I am scared of heat lamps.
It’s a slightly irrational fear, but based in truth. I have known far too many cases of chicken coops and barns burning down from heat lamps that fell. Every year something happens. It is horrifying to read about it.
When we got our first baby ducklings we picked up heat lamps (with of course the modern bulb covers designed to prevent fires). I looked at them and told myself I could use them. I set it up, in our spare bathroom. And barely slept. I was so paranoid I’d burn down our home. I couldn’t do it. That first week I was drained from a lack of sleep.
I started researching to see what do those living off the grid do with ducks and other birds? Heat lamps suck up the energy after all. I read many views and thoughts from those in Alaska – if they could do it, we could in temperate Pacific Northwest.
My method will only work if you raise the chicks or ducklings inside your house, or in a room that is sealed and insulated in a barn/shop/shed. For us, this is worth the few weeks it takes to have the birds inside our home. The chicks grow quickly, our current set just turned 5 weeks this week, and will go out to their coop this weekend (the weather has warmed up and the nights are now in the upper 40’s).
We use our spare bathroom, and set up home in the bathtub for them. Thickly line the bathtub with soft pine shavings, and have their food and water in it. To avoid the “chicken stench” change the bedding every 2 to 3 days. If ducks…it can be once or twice a day, as they will flood the shavings with their water and poop everywhere.
Our house is set at 67* in the day, though the sun pushes it up higher in the afternoon on sunny days. At night it drops down to 56* for the furnace (though our house stays around 60 to 65*).
Since the bathroom is a small room it is easily heated with a tiny, energy sipping portable heater. It has an auto shut off if tipped over. We leave it on the floor at night, set to kick on once the temperature drops below 64*. It rarely kicks on though, because with the door shut and no drafts, the bathroom stays at 70* easily except as night settles in.
We only use the heater for the first 3 weeks, at most. As they grow, we back it down further, not using it in the daytime. Then we take it away – but watch them the first night. And they happily cuddle puddle and are fine.
We close the tub doors to keep them in at night, so they won’t jump out and knock the heater over.
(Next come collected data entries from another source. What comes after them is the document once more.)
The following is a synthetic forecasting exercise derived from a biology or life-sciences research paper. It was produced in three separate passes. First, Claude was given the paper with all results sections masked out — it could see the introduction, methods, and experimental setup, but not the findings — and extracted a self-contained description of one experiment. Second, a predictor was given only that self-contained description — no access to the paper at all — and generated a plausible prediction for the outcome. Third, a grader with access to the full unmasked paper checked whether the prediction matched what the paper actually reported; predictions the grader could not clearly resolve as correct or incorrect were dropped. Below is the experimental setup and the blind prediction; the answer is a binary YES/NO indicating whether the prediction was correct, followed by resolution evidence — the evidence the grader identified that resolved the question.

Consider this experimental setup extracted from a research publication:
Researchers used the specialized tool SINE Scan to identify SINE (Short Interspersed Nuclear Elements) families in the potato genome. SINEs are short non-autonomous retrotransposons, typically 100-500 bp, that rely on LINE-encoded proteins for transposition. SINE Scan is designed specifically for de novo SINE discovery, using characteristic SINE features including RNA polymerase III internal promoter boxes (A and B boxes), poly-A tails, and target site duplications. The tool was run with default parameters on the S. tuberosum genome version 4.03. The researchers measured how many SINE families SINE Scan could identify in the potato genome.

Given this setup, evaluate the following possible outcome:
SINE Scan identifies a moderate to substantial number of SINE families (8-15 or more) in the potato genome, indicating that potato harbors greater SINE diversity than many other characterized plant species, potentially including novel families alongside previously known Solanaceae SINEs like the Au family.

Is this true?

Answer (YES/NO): YES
But here is what we have determined: Not using heat lamps is a good decision. For one, the birds are exposed to natural light only, as the sun rises and streams in at dawn. With heat lamps the birds are exposed to light 24 hours a day. Our birds go to sleep not long after lights out around 8 pm. We do leave the light on in the bathroom for them during the day. But they go to sleep like birds do in the wild. They also feather out faster.
I often see people talking about how they have their chickens on heat lamps at 12 weeks! They don’t need it. We have put our birds out at 5 weeks into the coop (unheated) and they were fine. However, we are doing it in groups of 6 to 8 birds. If you were only raising 2 birds, I would probably not put them out that early (no big pile of them to stay warm with).
(At a week old)
The key points:
- Insulated/draft free room
- Warm bedding
- Change bedding often to keep it dry
- Space heater at first
- Expose the birds to normal temperatures, not keeping them at 80 to 90*. 70* is fine for them and then lower it as the weeks pass by. Get them used to colder temperatures.
- A normal bathtub can fit 8 chickens comfortably up to 6 weeks, but it gets tight past 6 weeks old. With ducks you will need to move them elsewhere before this. 3 weeks is about it if you have over 6 of them.
(At 5 weeks)
Currently we are restoring a chicken coop we got from our neighbor, as they wanted to get out of chicken raising – the chicks will go into it soon.
For ease in moving we broke it down into multiple sections (it’s the twin to one of ours). Kirk cleaned it up and stained it.
We will be installing it soon, down in the orchard, where the chicks can be inside till they are older (for safety), but be near the older hens to become used to them.